Mutineer Deserters roam the woods; have to demand charity at the
musket's end. All is dissolution, mutual rancour, gloom and
despair:—till National-Assembly Commissioners arrive, with a steady
gentle flame of Constitutionalism in their hearts; who gently lift up
the down-trodden, gently pull down the too uplifted; reinstate the
Daughter Society, recall the Mutineer Deserter; gradually levelling,
strive in all wise ways to smooth and soothe. With such gradual mild
levelling on the one side; as with solemn funeral-service, Cassolettes,
Courts-Martial, National thanks,—all that Officiality can do is done.
The buttonhole will drop its flat ball; the black ashes, so far as may
be, get green again.
This is the 'Affair of Nanci;' by some called the
'Massacre of Nanci;'—properly speaking, the unsightly wrong-side of that
thrice glorious Feast of Pikes, the right-side of which formed a
spectacle for the very gods. Right-side and wrong lie always so near:
the one was in July, in August the other! Theatres, the theatres over in
London, are bright with their pasteboard simulacrum of that 'Federation
of the French People,' brought out as Drama: this of Nanci, we may say,
though not played in any pasteboard Theatre, did for many months enact
itself, and even walk spectrally—in all French heads. For the news of it
fly pealing through all France; awakening, in town and village, in
clubroom, messroom, to the utmost borders, some mimic reflex or
imaginative repetition of the business; always with the angry
questionable assertion: It was right; It was wrong. Whereby come
controversies, duels, embitterment, vain jargon; the hastening forward,
the augmenting and intensifying of whatever new explosions lie in store
for us.
Meanwhile, at this cost or at that, the mutiny, as we
say, is stilled. The French Army has neither burst up in universal
simultaneous delirium; nor been at once disbanded, put an end to, and
made new again.
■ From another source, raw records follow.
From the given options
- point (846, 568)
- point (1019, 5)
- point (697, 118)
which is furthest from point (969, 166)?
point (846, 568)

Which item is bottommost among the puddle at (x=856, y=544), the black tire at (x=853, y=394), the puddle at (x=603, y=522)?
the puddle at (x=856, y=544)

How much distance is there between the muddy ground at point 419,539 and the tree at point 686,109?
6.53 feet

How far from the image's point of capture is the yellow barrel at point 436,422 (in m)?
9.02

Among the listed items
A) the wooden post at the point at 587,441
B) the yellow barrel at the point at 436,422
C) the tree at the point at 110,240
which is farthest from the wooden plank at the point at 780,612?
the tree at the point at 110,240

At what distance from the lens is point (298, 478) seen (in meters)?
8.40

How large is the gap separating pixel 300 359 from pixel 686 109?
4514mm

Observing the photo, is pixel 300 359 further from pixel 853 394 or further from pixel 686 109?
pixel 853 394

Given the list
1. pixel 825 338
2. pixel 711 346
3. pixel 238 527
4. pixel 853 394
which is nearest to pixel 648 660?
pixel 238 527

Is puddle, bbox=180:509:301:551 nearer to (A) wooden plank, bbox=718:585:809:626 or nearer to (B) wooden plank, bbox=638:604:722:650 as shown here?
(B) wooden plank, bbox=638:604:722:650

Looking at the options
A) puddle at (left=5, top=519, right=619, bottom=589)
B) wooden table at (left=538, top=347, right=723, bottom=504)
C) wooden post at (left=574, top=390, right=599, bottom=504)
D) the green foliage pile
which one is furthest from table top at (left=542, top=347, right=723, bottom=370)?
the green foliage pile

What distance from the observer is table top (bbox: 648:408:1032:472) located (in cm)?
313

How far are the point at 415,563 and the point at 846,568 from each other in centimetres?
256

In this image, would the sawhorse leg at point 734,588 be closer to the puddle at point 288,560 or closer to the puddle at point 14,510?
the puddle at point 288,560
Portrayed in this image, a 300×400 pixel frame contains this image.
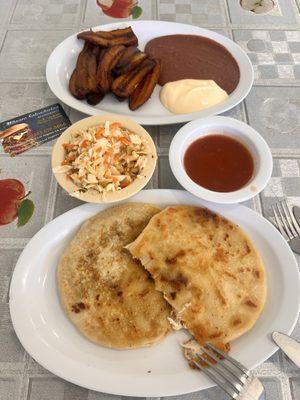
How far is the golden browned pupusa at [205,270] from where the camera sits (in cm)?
132

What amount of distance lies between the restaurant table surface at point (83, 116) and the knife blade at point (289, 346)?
0.36 ft

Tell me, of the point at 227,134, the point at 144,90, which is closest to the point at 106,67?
the point at 144,90

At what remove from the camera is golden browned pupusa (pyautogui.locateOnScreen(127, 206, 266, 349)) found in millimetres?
1320

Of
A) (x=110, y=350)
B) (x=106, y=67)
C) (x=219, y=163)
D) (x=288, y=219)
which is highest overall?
(x=106, y=67)

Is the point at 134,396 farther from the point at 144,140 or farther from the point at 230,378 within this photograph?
the point at 144,140

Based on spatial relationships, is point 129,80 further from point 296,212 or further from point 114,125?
point 296,212

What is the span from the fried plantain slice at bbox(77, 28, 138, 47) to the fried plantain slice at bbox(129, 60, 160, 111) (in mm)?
271

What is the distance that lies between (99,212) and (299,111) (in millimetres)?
1304

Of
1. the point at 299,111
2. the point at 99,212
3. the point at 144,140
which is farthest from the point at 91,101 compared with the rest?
the point at 299,111

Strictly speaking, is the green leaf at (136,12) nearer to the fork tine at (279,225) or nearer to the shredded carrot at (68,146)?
the shredded carrot at (68,146)

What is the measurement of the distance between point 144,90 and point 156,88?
5.6 inches

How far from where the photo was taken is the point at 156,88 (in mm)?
2111

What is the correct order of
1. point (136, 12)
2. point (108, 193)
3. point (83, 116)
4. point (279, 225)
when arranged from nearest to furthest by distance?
point (108, 193) < point (279, 225) < point (83, 116) < point (136, 12)

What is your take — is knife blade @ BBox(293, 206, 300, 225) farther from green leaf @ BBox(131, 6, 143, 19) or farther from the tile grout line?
green leaf @ BBox(131, 6, 143, 19)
It must die in the chronic manner, through years, by
inches; with partial revolts, as of Brest Sailors or the like, which
dare not spread; with men unhappy, insubordinate; officers unhappier, in
Royalist moustachioes, taking horse, singly or in bodies, across the
Rhine: (See Dampmartin, i. 249, &c. &c.) sick dissatisfaction,
sick disgust on both sides; the Army moribund, fit for no duty:—till it
do, in that unexpected manner, Phoenix-like, with long throes, get both
dead and newborn; then start forth strong, nay stronger and even
strongest.
Thus much was the brave Bouille hitherto fated to do.
Wherewith let him again fade into dimness; and at Metz or the rural
Cantonments, assiduously drilling, mysteriously diplomatising, in scheme
within scheme, hover as formerly a faint shadow, the hope of Royalty.